ABOUT THIS TASK:
Reproduce the listing below word for word, keeping every line as it stands.

MATERIAL FOR THIS EXERCISE:
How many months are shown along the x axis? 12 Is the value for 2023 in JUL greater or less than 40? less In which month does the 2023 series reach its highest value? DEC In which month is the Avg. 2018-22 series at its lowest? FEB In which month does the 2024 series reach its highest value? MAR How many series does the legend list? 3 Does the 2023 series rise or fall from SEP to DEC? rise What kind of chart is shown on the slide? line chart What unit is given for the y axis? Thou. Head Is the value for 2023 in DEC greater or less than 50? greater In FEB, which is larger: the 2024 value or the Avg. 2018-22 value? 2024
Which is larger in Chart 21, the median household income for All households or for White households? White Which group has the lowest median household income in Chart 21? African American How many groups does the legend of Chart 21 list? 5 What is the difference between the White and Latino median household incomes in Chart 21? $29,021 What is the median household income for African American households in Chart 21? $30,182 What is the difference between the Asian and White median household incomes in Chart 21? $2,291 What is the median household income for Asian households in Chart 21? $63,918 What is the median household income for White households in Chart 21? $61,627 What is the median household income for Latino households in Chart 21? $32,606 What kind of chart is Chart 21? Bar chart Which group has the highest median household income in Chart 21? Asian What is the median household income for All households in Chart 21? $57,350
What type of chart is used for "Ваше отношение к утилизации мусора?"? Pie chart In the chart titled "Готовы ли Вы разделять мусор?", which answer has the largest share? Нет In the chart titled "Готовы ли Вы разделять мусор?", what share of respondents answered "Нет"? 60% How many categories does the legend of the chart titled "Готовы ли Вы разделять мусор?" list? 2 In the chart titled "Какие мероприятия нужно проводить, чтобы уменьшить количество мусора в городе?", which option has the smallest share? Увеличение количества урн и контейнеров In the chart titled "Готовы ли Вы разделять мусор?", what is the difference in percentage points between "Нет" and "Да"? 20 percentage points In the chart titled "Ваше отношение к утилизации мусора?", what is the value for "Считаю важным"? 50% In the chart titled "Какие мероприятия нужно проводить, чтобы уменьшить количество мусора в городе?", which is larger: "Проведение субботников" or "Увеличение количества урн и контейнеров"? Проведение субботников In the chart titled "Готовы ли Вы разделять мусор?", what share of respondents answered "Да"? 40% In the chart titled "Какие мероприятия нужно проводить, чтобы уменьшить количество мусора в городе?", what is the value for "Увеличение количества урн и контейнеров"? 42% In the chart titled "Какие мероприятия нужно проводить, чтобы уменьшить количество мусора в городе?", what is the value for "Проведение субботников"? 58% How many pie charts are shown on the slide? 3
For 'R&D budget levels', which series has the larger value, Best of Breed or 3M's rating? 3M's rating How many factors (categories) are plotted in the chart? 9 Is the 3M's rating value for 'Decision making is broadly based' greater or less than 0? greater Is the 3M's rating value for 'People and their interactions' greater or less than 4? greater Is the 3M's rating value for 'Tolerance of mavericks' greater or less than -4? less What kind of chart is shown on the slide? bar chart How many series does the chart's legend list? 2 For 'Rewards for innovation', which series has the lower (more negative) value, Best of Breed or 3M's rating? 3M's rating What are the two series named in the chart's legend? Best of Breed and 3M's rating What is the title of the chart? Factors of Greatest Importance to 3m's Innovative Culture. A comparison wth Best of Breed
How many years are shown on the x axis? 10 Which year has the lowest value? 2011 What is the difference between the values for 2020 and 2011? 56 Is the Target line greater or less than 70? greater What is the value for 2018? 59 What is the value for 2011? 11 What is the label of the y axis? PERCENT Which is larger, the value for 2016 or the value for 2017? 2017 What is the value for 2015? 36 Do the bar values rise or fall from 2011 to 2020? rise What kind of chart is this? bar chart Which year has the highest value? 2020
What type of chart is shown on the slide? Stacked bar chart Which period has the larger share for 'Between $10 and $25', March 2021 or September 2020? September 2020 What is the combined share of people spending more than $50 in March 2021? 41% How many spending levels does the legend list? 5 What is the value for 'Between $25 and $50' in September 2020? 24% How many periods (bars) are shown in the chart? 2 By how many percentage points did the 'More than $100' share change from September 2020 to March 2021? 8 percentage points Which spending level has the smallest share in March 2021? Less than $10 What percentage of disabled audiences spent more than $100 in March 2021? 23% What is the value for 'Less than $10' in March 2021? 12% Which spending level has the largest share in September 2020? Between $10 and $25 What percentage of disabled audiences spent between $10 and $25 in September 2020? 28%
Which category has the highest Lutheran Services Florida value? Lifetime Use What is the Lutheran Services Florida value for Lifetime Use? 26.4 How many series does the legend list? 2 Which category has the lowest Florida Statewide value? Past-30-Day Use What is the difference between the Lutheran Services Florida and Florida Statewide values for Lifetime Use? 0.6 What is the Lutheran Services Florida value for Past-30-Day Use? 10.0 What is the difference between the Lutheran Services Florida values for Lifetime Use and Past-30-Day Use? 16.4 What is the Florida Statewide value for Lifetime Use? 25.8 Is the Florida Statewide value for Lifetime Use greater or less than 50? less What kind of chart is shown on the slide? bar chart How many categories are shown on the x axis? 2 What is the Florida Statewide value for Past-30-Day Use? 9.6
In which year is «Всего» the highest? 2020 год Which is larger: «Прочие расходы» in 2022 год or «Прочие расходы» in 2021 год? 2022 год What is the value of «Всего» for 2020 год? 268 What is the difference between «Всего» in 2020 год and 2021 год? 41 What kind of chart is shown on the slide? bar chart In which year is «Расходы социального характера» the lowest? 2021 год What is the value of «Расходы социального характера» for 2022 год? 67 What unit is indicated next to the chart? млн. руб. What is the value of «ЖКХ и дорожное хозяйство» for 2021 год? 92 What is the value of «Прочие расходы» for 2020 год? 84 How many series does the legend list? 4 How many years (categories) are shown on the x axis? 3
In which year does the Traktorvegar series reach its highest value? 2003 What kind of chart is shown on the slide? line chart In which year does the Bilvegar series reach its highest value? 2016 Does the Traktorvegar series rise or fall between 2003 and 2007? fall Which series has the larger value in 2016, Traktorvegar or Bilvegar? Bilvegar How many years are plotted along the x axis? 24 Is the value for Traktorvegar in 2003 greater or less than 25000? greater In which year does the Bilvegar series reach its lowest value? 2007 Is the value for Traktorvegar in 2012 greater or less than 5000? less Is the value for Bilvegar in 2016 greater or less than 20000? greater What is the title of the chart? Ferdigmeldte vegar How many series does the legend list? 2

SOLUTION TO THE PROBLEM:
How many months are shown along the x axis? 12 Is the value for 2023 in JUL greater or less than 40? less In which month does the 2023 series reach its highest value? DEC In which month is the Avg. 2018-22 series at its lowest? FEB In which month does the 2024 series reach its highest value? MAR How many series does the legend list? 3 Does the 2023 series rise or fall from SEP to DEC? rise What kind of chart is shown on the slide? line chart What unit is given for the y axis? Thou. Head Is the value for 2023 in DEC greater or less than 50? greater In FEB, which is larger: the 2024 value or the Avg. 2018-22 value? 2024
Which is larger in Chart 21, the median household income for All households or for White households? White Which group has the lowest median household income in Chart 21? African American How many groups does the legend of Chart 21 list? 5 What is the difference between the White and Latino median household incomes in Chart 21? $29,021 What is the median household income for African American households in Chart 21? $30,182 What is the difference between the Asian and White median household incomes in Chart 21? $2,291 What is the median household income for Asian households in Chart 21? $63,918 What is the median household income for White households in Chart 21? $61,627 What is the median household income for Latino households in Chart 21? $32,606 What kind of chart is Chart 21? Bar chart Which group has the highest median household income in Chart 21? Asian What is the median household income for All households in Chart 21? $57,350
What type of chart is used for "Ваше отношение к утилизации мусора?"? Pie chart In the chart titled "Готовы ли Вы разделять мусор?", which answer has the largest share? Нет In the chart titled "Готовы ли Вы разделять мусор?", what share of respondents answered "Нет"? 60% How many categories does the legend of the chart titled "Готовы ли Вы разделять мусор?" list? 2 In the chart titled "Какие мероприятия нужно проводить, чтобы уменьшить количество мусора в городе?", which option has the smallest share? Увеличение количества урн и контейнеров In the chart titled "Готовы ли Вы разделять мусор?", what is the difference in percentage points between "Нет" and "Да"? 20 percentage points In the chart titled "Ваше отношение к утилизации мусора?", what is the value for "Считаю важным"? 50% In the chart titled "Какие мероприятия нужно проводить, чтобы уменьшить количество мусора в городе?", which is larger: "Проведение субботников" or "Увеличение количества урн и контейнеров"? Проведение субботников In the chart titled "Готовы ли Вы разделять мусор?", what share of respondents answered "Да"? 40% In the chart titled "Какие мероприятия нужно проводить, чтобы уменьшить количество мусора в городе?", what is the value for "Увеличение количества урн и контейнеров"? 42% In the chart titled "Какие мероприятия нужно проводить, чтобы уменьшить количество мусора в городе?", what is the value for "Проведение субботников"? 58% How many pie charts are shown on the slide? 3
For 'R&D budget levels', which series has the larger value, Best of Breed or 3M's rating? 3M's rating How many factors (categories) are plotted in the chart? 9 Is the 3M's rating value for 'Decision making is broadly based' greater or less than 0? greater Is the 3M's rating value for 'People and their interactions' greater or less than 4? greater Is the 3M's rating value for 'Tolerance of mavericks' greater or less than -4? less What kind of chart is shown on the slide? bar chart How many series does the chart's legend list? 2 For 'Rewards for innovation', which series has the lower (more negative) value, Best of Breed or 3M's rating? 3M's rating What are the two series named in the chart's legend? Best of Breed and 3M's rating What is the title of the chart? Factors of Greatest Importance to 3m's Innovative Culture. A comparison wth Best of Breed
How many years are shown on the x axis? 10 Which year has the lowest value? 2011 What is the difference between the values for 2020 and 2011? 56 Is the Target line greater or less than 70? greater What is the value for 2018? 59 What is the value for 2011? 11 What is the label of the y axis? PERCENT Which is larger, the value for 2016 or the value for 2017? 2017 What is the value for 2015? 36 Do the bar values rise or fall from 2011 to 2020? rise What kind of chart is this? bar chart Which year has the highest value? 2020
What type of chart is shown on the slide? Stacked bar chart Which period has the larger share for 'Between $10 and $25', March 2021 or September 2020? September 2020 What is the combined share of people spending more than $50 in March 2021? 41% How many spending levels does the legend list? 5 What is the value for 'Between $25 and $50' in September 2020? 24% How many periods (bars) are shown in the chart? 2 By how many percentage points did the 'More than $100' share change from September 2020 to March 2021? 8 percentage points Which spending level has the smallest share in March 2021? Less than $10 What percentage of disabled audiences spent more than $100 in March 2021? 23% What is the value for 'Less than $10' in March 2021? 12% Which spending level has the largest share in September 2020? Between $10 and $25 What percentage of disabled audiences spent between $10 and $25 in September 2020? 28%
Which category has the highest Lutheran Services Florida value? Lifetime Use What is the Lutheran Services Florida value for Lifetime Use? 26.4 How many series does the legend list? 2 Which category has the lowest Florida Statewide value? Past-30-Day Use What is the difference between the Lutheran Services Florida and Florida Statewide values for Lifetime Use? 0.6 What is the Lutheran Services Florida value for Past-30-Day Use? 10.0 What is the difference between the Lutheran Services Florida values for Lifetime Use and Past-30-Day Use? 16.4 What is the Florida Statewide value for Lifetime Use? 25.8 Is the Florida Statewide value for Lifetime Use greater or less than 50? less What kind of chart is shown on the slide? bar chart How many categories are shown on the x axis? 2 What is the Florida Statewide value for Past-30-Day Use? 9.6
In which year is «Всего» the highest? 2020 год Which is larger: «Прочие расходы» in 2022 год or «Прочие расходы» in 2021 год? 2022 год What is the value of «Всего» for 2020 год? 268 What is the difference between «Всего» in 2020 год and 2021 год? 41 What kind of chart is shown on the slide? bar chart In which year is «Расходы социального характера» the lowest? 2021 год What is the value of «Расходы социального характера» for 2022 год? 67 What unit is indicated next to the chart? млн. руб. What is the value of «ЖКХ и дорожное хозяйство» for 2021 год? 92 What is the value of «Прочие расходы» for 2020 год? 84 How many series does the legend list? 4 How many years (categories) are shown on the x axis? 3
In which year does the Traktorvegar series reach its highest value? 2003 What kind of chart is shown on the slide? line chart In which year does the Bilvegar series reach its highest value? 2016 Does the Traktorvegar series rise or fall between 2003 and 2007? fall Which series has the larger value in 2016, Traktorvegar or Bilvegar? Bilvegar How many years are plotted along the x axis? 24 Is the value for Traktorvegar in 2003 greater or less than 25000? greater In which year does the Bilvegar series reach its lowest value? 2007 Is the value for Traktorvegar in 2012 greater or less than 5000? less Is the value for Bilvegar in 2016 greater or less than 20000? greater What is the title of the chart? Ferdigmeldte vegar How many series does the legend list? 2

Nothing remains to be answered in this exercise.